- Task data:
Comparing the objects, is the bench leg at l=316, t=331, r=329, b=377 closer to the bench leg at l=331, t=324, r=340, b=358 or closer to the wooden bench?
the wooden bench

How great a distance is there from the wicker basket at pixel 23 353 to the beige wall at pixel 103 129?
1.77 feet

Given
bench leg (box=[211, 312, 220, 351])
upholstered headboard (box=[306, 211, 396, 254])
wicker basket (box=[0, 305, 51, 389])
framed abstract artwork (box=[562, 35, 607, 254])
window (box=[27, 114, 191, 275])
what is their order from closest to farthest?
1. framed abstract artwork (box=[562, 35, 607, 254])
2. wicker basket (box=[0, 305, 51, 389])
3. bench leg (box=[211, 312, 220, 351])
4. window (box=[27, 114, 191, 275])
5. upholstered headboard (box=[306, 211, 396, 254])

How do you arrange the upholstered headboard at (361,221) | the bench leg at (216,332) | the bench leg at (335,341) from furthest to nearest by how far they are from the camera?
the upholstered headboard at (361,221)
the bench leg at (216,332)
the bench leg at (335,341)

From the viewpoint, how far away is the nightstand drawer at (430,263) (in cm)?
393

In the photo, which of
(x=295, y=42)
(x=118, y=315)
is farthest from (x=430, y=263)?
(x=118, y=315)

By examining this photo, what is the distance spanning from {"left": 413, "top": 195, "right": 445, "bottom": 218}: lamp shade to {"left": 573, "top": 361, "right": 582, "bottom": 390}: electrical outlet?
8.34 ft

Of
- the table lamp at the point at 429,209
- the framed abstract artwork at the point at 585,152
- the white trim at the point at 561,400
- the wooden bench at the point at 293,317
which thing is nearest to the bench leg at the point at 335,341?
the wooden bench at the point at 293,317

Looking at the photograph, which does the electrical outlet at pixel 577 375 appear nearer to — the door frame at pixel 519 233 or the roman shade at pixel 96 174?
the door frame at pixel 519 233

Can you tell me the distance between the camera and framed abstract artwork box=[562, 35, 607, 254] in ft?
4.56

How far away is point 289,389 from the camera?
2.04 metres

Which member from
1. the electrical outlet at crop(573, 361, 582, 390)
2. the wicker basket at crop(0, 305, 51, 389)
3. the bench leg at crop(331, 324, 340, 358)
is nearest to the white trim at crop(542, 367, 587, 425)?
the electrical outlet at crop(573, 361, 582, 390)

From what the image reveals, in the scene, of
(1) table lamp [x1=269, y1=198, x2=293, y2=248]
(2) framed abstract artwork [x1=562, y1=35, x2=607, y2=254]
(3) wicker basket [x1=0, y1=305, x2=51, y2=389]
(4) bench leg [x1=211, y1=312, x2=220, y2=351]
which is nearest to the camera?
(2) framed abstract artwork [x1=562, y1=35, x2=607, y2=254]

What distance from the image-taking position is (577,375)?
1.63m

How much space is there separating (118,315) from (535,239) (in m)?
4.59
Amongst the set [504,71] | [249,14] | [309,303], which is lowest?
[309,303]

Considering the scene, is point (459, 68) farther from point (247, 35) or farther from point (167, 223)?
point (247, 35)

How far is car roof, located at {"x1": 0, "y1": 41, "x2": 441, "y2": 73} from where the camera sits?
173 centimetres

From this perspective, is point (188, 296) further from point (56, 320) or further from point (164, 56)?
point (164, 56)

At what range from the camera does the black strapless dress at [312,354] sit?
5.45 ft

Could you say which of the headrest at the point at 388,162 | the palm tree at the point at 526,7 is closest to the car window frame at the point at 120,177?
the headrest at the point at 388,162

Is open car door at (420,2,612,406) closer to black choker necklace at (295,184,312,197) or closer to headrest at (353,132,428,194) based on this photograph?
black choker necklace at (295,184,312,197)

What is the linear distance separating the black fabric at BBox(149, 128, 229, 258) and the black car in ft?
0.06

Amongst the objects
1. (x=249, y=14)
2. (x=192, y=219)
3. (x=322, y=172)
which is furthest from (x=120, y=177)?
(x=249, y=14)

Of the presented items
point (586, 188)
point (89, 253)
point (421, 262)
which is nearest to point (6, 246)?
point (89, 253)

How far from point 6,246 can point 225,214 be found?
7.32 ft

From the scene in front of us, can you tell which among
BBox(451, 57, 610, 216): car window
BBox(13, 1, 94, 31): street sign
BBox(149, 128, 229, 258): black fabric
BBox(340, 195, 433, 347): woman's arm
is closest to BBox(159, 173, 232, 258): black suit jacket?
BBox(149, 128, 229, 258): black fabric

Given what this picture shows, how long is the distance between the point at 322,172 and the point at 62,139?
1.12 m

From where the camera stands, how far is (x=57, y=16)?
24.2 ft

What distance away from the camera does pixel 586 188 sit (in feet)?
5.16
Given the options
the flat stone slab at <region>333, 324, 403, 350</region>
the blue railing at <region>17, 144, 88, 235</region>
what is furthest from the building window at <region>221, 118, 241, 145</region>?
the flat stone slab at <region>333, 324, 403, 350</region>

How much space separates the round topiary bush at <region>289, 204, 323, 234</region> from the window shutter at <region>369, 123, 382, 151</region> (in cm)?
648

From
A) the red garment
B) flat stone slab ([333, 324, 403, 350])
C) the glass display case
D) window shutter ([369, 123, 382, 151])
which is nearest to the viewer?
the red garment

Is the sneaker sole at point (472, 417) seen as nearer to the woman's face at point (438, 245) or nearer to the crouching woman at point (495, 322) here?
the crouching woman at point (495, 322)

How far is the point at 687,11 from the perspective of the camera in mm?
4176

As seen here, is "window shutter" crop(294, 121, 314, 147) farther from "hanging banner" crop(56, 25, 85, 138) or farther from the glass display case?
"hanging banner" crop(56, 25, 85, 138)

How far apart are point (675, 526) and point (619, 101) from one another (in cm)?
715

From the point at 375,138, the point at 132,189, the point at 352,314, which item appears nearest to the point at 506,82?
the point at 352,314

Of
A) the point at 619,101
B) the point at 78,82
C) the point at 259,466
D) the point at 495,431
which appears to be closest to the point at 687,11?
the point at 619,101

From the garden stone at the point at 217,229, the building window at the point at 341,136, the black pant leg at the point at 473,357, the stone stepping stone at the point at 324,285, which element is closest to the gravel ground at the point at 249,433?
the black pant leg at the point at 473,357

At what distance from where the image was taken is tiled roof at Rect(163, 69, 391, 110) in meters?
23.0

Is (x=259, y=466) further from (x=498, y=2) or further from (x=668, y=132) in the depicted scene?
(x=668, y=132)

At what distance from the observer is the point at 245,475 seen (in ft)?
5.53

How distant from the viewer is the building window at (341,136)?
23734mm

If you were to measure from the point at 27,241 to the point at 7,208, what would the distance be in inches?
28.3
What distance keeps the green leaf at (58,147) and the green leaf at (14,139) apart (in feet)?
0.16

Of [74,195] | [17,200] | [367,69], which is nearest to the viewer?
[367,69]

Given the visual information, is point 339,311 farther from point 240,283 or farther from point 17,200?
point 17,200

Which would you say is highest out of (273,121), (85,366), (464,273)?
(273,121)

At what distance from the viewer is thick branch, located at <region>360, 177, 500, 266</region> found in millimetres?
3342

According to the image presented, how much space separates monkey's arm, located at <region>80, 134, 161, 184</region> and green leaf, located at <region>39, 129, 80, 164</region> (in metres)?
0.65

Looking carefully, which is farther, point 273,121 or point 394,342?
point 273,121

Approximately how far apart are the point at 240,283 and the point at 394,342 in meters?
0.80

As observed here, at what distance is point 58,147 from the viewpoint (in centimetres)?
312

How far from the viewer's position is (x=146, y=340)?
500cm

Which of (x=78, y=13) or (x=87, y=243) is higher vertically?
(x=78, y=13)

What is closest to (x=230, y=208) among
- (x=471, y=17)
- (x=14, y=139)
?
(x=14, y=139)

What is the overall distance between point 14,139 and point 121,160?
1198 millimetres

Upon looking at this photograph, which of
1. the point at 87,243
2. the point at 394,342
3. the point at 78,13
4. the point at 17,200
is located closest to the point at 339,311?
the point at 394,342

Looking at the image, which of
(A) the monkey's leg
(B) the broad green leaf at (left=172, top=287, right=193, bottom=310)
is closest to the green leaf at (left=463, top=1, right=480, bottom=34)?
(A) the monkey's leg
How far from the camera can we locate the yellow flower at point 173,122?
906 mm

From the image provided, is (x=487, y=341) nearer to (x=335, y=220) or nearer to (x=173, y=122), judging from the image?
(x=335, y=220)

- Requirements: Rewrite everything from the line containing "Looking at the image, which of" down to the end of the material as a Markdown table with columns Row and Text. Number each line and leave out blank lines.

- Problem solution:
| Row | Text |
|---|---|
| 1 | Looking at the image, which of |
| 2 | (A) the monkey's leg |
| 3 | (B) the broad green leaf at (left=172, top=287, right=193, bottom=310) |
| 4 | is closest to the green leaf at (left=463, top=1, right=480, bottom=34)? |
| 5 | (A) the monkey's leg |
| 6 | How far from the camera can we locate the yellow flower at point 173,122? |
| 7 | 906 mm |
| 8 | From the image provided, is (x=487, y=341) nearer to (x=335, y=220) or nearer to (x=173, y=122), judging from the image? |
| 9 | (x=335, y=220) |